Daniel Fernandes Gomes, Shan Luo, Luis F. Teixeira

Developing autonomous assistants to help with domestic tasks is a vital topic in robotics research. Among these tasks, garment folding is one of them that is still far from being achieved mainly due to the large number of possible configurations that a crumpled piece of clothing may exhibit. Research has been done on either estimating the pose of the garment as a whole or detecting the landmarks for grasping separately. However, such works constrain the capability of the robots to perceive the states of the garment by limiting the representations for one single task. In this paper, we propose a novel end-to-end deep learning model named GarmNet that is able to simultaneously localize the garment and detect landmarks for grasping. The localization of the garment represents the global information for recognising the category of the garment, whereas the detection of landmarks can facilitate subsequent grasping actions. We train and evaluate our proposed GarmNet model using the CloPeMa Garment dataset that contains 3,330 images of different garment types in different poses. The experiments show that the inclusion of landmark detection (GarmNet-B) can largely improve the garment localization, with an error rate of 24.7% lower. Solutions as ours are important for robotics applications, as these offer scalable to many classes, memory and processing efficient solutions.

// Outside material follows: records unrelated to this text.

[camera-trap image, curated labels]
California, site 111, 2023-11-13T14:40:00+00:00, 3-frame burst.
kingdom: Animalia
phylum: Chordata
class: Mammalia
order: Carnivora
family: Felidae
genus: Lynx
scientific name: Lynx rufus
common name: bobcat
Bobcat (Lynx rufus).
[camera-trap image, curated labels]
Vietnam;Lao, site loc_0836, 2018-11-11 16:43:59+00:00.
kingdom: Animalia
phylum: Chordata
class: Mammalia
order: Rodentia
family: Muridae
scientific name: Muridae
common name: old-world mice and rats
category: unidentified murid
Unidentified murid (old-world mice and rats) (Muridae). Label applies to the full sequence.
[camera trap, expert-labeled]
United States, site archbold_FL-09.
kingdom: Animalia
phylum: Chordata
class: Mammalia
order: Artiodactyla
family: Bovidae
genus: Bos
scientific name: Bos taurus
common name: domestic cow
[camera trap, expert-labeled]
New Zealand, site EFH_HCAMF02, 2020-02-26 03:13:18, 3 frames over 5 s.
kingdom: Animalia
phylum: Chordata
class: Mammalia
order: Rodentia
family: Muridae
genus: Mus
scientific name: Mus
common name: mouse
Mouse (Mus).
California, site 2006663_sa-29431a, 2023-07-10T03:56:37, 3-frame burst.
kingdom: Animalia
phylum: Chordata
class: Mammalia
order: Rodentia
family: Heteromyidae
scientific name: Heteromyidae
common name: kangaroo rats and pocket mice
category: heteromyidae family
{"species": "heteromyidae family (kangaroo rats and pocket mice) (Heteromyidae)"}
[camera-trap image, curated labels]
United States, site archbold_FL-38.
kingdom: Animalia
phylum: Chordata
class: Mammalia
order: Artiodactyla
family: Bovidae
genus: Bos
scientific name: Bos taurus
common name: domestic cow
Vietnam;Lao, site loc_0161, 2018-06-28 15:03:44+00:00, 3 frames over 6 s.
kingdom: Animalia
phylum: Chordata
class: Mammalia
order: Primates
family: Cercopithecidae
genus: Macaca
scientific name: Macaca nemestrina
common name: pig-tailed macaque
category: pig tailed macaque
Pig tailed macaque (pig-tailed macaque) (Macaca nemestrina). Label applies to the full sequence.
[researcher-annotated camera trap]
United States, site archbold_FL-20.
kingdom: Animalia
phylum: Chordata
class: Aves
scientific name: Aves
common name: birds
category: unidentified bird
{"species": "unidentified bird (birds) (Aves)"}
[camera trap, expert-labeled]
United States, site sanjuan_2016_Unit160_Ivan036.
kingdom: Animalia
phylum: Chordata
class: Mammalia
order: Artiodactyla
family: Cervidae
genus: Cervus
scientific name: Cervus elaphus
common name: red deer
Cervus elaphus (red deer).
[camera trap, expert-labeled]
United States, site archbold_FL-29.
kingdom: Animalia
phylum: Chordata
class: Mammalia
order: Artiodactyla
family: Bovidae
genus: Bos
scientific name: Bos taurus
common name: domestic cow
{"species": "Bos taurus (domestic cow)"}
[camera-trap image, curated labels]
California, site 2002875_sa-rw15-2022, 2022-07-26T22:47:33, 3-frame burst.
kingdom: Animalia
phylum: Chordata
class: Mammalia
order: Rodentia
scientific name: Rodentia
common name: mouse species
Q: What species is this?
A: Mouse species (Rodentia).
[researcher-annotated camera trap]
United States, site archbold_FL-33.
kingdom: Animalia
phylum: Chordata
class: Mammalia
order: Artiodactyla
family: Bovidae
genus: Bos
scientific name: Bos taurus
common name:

Samaneh Khoshrou, Jaime S. Cardoso, Luis F. Teixeira

The practicality of a video surveillance system is adversely limited by the amount of queries that can be placed on human resources and their vigilance in response. To transcend this limitation, a major effort under way is to include software that (fully or at least semi) automatically mines video footage, reducing the burden imposed to the system. Herein, we propose a semi-supervised incremental learning framework for evolving visual streams in order to develop a robust and flexible track classification system. Our proposed method learns from consecutive batches by updating an ensemble in each time. It tries to strike a balance between performance of the system and amount of data which needs to be labelled. As no restriction is considered, the system can address many practical problems in an evolving multi-camera scenario, such as concept drift, class evolution and various length of video streams which have not been addressed before. Experiments were performed on synthetic as well as real-world visual data in non-stationary environments, showing high accuracy with fairly little human collaboration.